The report said prosecutors claimed evidence suggested Trump was knowingly concealing secret documents at his home. The report said they insisted on a “surprise raid” by the FBI.
However, the report said two senior FBI officials challenged that process as too combative. They wanted to work with Trump and his lawyers to search for documents.
“Prosecutors ultimately prevailed in that dispute, one of several previously unreported clashes in a tense tug of war between two arms of the Justice Department over how aggressively to pursue a criminal investigation of a former president,” the report said. “The FBI conducted an unprecedented raid on Aug. 8, recovering more than 100 classified items, among them a document describing a foreign government’s military defenses, including its nuclear capabilities.”
The report said FBI agents in Washington had urged caution, given the sensitivity of the situation. In fact, after Trump was raided, it was revealed that Joe Biden had classified documents in his home, apparently stashed next to his collectible sports car, as well as left behind at an office he formerly used. Prosecutors had been working with him to get them returned quietly.
The report said the witness account “reveals for the first time the degree of tension among law enforcement officials and behind-the-scenes deliberations as they wrestled with a national security case that has potentially far-reaching political consequences.”
“The disagreements stemmed in large part from worries among officials that whatever steps they took in investigating a former president would face intense scrutiny and second-guessing by people inside and outside the government. However, the agents, who typically perform the bulk of the investigative work in cases, and the prosecutors, who guide agents’ work and decide on criminal charges, ultimately focused on very different pitfalls, according to people familiar with their discussions.”

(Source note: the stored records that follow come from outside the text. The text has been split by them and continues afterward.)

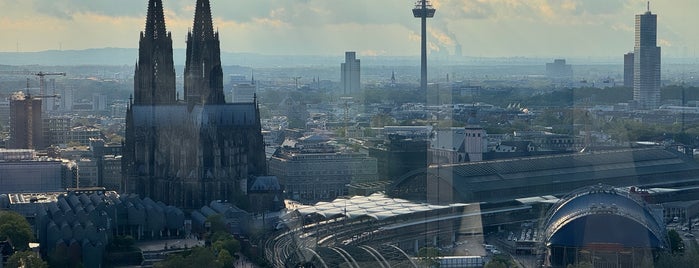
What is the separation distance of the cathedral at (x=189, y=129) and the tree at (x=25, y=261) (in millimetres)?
12812

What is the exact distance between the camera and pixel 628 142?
2562 inches

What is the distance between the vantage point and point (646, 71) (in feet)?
364

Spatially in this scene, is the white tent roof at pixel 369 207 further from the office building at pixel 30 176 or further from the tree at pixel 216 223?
the office building at pixel 30 176

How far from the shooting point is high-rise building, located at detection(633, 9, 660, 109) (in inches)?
4088

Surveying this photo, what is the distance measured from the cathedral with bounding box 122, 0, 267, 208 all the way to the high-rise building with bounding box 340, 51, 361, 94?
5953 centimetres

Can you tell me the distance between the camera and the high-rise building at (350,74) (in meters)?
115

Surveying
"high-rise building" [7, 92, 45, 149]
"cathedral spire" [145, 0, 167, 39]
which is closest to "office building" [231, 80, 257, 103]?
"high-rise building" [7, 92, 45, 149]

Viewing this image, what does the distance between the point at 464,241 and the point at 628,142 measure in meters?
26.4

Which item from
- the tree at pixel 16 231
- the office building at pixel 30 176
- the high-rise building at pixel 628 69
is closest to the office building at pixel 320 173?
the office building at pixel 30 176

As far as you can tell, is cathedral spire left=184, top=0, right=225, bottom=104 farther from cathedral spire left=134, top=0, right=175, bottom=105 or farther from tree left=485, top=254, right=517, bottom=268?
tree left=485, top=254, right=517, bottom=268

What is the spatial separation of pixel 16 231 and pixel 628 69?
82650 mm

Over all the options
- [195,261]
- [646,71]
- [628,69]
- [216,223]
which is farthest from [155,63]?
[628,69]

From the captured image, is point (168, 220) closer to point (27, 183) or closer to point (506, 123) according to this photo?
point (27, 183)

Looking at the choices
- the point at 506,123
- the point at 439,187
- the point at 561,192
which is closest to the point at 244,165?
the point at 439,187
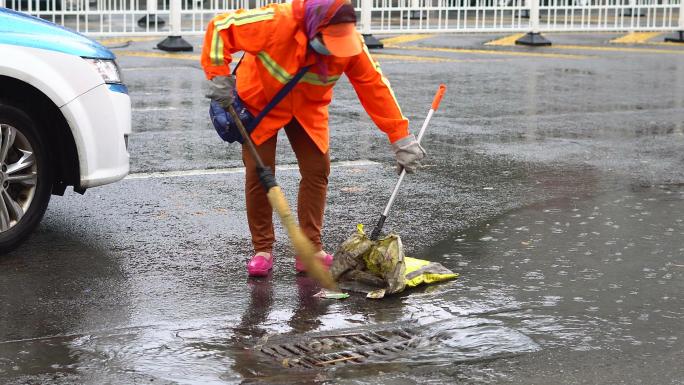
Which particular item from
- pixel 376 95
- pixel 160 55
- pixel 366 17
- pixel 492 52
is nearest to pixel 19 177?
pixel 376 95

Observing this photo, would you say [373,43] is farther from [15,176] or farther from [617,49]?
[15,176]

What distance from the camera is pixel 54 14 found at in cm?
1831

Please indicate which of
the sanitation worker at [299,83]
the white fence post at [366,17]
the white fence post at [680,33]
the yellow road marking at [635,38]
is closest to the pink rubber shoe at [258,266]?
the sanitation worker at [299,83]

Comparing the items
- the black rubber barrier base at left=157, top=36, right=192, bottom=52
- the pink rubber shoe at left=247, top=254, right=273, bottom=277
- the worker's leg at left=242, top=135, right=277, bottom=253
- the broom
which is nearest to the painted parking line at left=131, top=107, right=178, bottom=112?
the worker's leg at left=242, top=135, right=277, bottom=253

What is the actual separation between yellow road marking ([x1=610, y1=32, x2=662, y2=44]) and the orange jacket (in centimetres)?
1599

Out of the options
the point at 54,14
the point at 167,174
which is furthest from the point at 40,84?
the point at 54,14

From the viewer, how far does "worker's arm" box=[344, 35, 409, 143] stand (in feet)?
19.0

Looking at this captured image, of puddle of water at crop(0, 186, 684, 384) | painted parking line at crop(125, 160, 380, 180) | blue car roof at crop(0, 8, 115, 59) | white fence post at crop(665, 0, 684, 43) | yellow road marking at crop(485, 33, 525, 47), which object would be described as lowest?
puddle of water at crop(0, 186, 684, 384)

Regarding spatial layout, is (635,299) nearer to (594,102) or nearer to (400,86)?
(594,102)

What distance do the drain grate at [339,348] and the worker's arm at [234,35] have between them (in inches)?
53.6

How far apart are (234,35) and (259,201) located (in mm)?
890

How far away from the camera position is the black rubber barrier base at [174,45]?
18141mm

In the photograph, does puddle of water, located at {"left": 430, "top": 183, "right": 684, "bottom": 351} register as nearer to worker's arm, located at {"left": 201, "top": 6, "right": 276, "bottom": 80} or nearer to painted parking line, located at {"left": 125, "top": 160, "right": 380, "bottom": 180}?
worker's arm, located at {"left": 201, "top": 6, "right": 276, "bottom": 80}

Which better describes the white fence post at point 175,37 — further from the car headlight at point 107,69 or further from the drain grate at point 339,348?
the drain grate at point 339,348
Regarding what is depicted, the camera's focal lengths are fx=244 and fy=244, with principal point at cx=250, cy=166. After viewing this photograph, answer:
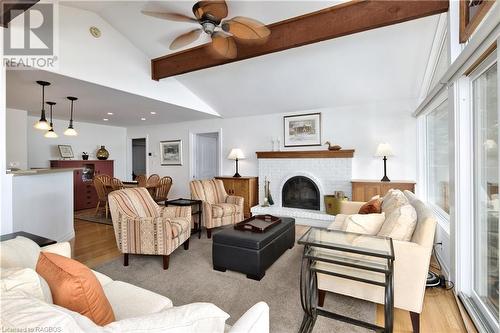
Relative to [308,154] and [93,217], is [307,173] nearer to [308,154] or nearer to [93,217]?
[308,154]

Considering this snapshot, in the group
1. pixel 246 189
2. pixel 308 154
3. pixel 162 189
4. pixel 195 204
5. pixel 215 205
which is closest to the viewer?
pixel 195 204

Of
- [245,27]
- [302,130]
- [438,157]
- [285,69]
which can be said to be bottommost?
[438,157]

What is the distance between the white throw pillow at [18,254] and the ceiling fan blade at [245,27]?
226 centimetres

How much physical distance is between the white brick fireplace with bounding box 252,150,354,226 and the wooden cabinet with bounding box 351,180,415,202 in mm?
383

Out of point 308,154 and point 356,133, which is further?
point 308,154

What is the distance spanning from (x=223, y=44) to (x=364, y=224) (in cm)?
233

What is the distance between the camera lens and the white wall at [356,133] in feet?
13.9

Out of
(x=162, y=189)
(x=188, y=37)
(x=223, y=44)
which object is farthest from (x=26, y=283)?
(x=162, y=189)

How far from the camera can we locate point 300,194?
5.07m

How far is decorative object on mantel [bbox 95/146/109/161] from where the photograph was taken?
635 cm

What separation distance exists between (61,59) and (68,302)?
10.2 feet

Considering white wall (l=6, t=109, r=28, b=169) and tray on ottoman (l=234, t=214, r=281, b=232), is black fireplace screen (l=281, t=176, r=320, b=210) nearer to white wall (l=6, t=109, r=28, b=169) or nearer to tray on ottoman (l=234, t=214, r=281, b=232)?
tray on ottoman (l=234, t=214, r=281, b=232)

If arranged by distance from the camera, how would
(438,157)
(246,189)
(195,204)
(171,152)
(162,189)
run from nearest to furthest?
(438,157)
(195,204)
(246,189)
(162,189)
(171,152)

National Archives officials had for months been demanding boxes of Trump’s presidential documents be returned, and when they got a shipment of 15 boxes, they found some classified documents inside. They then assumed Trump had more.
The Washington Examiner pointed out that, “Justice Department officials eventually won the battle, with the FBI conducting an unprecedented search of the former president’s home on Aug. 8 that resulted in the discovery of more than 300 classified documents.”
It all got started when the “National Archives sent a referral to the Justice Department and the FBI to investigate missing classified records that they suspected were in Trump’s possession,” the Examiner said.
It explained, “FBI agents who were worried about the political blowback from such a high-profile situation, given that it was the home of a former president, and wanted to take a more cooperative approach. The agency particularly pointed to mistakes made in prior investigations of Hillary Clinton and Trump that led to partisan attacks, officials said.”
n fact, “Prosecutors learned that some agents were worried about the damage to their careers if they were found to be investigating Trump,” the report said.